This 64-bit version of the Prime Number Generator (png) is a bit faster than primesieve (current net record holder) under 2 billion primes, multi-threaded. It does 2 billion in about 113 milliseconds vs. primesieve's approx 117. Primesieve (ps) uses ticks to count and gets 110 and 125 about equally, so estimate 117.5. These are the times on my 15 3330, using Chris Wallich's latest console version (Nov 8, 2015).
The margin is very slim, and ps beats png with one thread; my advantage is in the threading algorithm. Much more important, he goes up to a billion billion; so png is just a toy by comparison - call it a Proof-of-Concept. Since I've converted to 64-bits I can go up to the same 2^64 without too much trouble. But png will be very slow up there until 2 more critical algo's are added (for medium and large primes). When all that is done (doubt I'll ever get to it) the 2 billion timing might suffer ... Bottom line, Chris Wallich has nothing to worry about yet!
png build size is about 4% that of ps; SLOC count, about 30% of ps. Assembler takes fewer lines than C++, due to macros; and of course far fewer bytes.
As usual this is all my own work, although primesieve has been invaluable for inspiration. About 75% of my algos are roughly the same - there are only so many ways to skin the cat - but a comparison will clearly show they're independently generated. in fact he has a couple of wrinkles I didn't think of, which I didn't steal; next time I will. OTOH he's missing a couple things also, particularly for threading.
To run it: "png" will do up to 2 billion by default. "png 12 67" does from 12 to 67. "png 12 67 -p" prints the primes, "png -t2" uses only two threads. BTW it takes at least 30 seconds to generate a 1-gig file with 100 million primes (or so), using "png -p > primes.txt".

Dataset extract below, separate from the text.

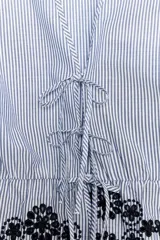 Blusa de rayas verticales azules y blancas, con escote en pico, mangas cortas abullonadas con elástico y bajo con bordados florales perforados. Cierre frontal con lazos.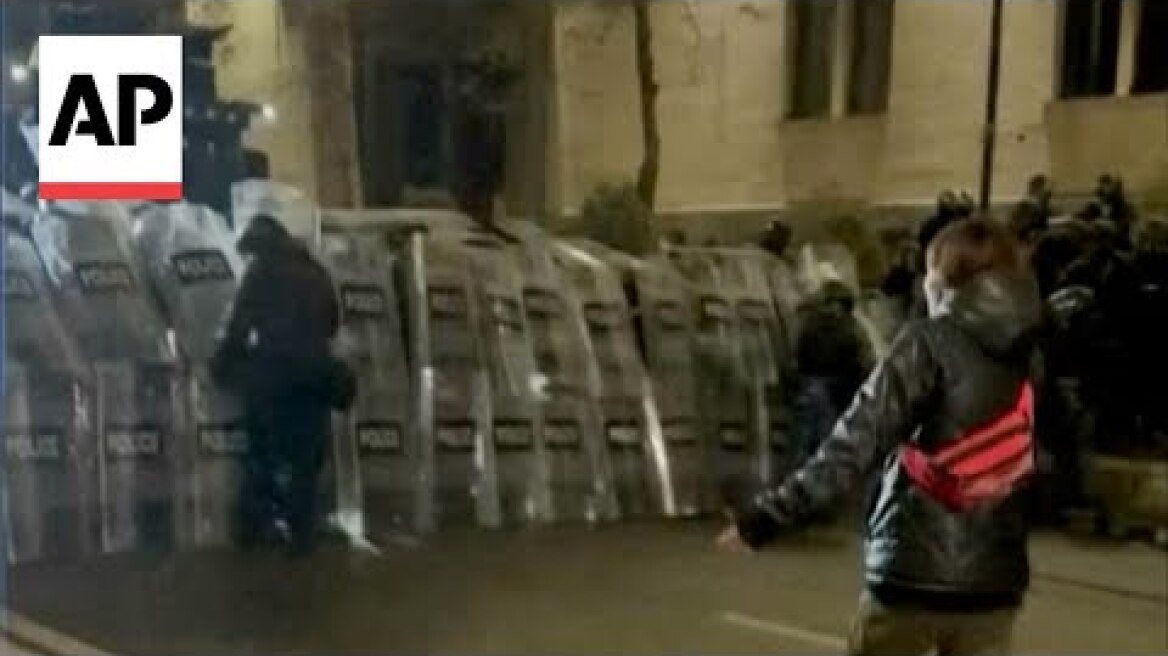 Woman confronts riot police as mass protests continue in Tbilisi, Georgia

Here are the results of some test cases:
C:\png1>test
C:\png1>png
Intel(R) Core(TM) i5-3330 CPU @ 3.00GHz; Windows 8; 4 threads
prime time ms 112.9
from 1 up to 2000000010, 98222287 primes
C:\png1>png -t1
Intel(R) Core(TM) i5-3330 CPU @ 3.00GHz; Windows 8; 4 threads
prime time ms 416.3
from 0 up to 2000000010, 98222287 primes
C:\png1>png 0 1000000000
Intel(R) Core(TM) i5-3330 CPU @ 3.00GHz; Windows 8; 4 threads
prime time ms 49.8
from 0 up to 1000000000, 50847534 primes
C:\png1>png 1000000000 2000000000
Intel(R) Core(TM) i5-3330 CPU @ 3.00GHz; Windows 8; 4 threads
prime time ms 69.07
from 1000000000 up to 2000000000, 47374753 primes
C:\png1>png 777 2000000000
Intel(R) Core(TM) i5-3330 CPU @ 3.00GHz; Windows 8; 4 threads
prime time ms 112.5
from 777 up to 2000000000, 98222150 primes
C:\png1>png 777777 2000000000
Intel(R) Core(TM) i5-3330 CPU @ 3.00GHz; Windows 8; 4 threads
prime time ms 112.5
from 777777 up to 2000000000, 98159986 primes
C:\png1>png 1234567 123456789
Intel(R) Core(TM) i5-3330 CPU @ 3.00GHz; Windows 8; 4 threads
prime time ms 5.379
from 1234567 up to 123456789, 6931900 primes
C:\png1>png 15485163
Intel(R) Core(TM) i5-3330 CPU @ 3.00GHz; Windows 8; 4 threads
prime time ms 0.0001095
from 15485163 up to 15485163, 0 primes
C:\png1>png 15485863
Intel(R) Core(TM) i5-3330 CPU @ 3.00GHz; Windows 8; 4 threads
prime time ms 0.1597
from 15485863 up to 15485863, 1 primes
C:\png1>png 0 960960
Intel(R) Core(TM) i5-3330 CPU @ 3.00GHz; Windows 8; 4 threads
prime time ms 0.1498
from 0 up to 960960, 75681 primes
The first zip includes:
png.exe
png.asm ; main program, does first segment
threads.asm ; thread algo
segments.asm ; segments above the first one
wheel.asm ; wheel algorithm (2 * 3 * 5 = 30)
utility.asm ; prime-counting, sys info, command line
png_macros ; png-specific utility macros
png.inc ; png-specific, plus all required 64-bit includes
my_macros.asm ; generic macros: print, timing, etc
makeit.bat ; make file
test.bat ; generates test results
test_results.txt ; correct test results
The second zip has the two required 64-bit libs, which I got from WinInc, kernel32.lib and msvcrt.lib, because there are incompatible versions around. With these two zips you can compile png, all you need is any JWasm (>= 2.11) or asmc.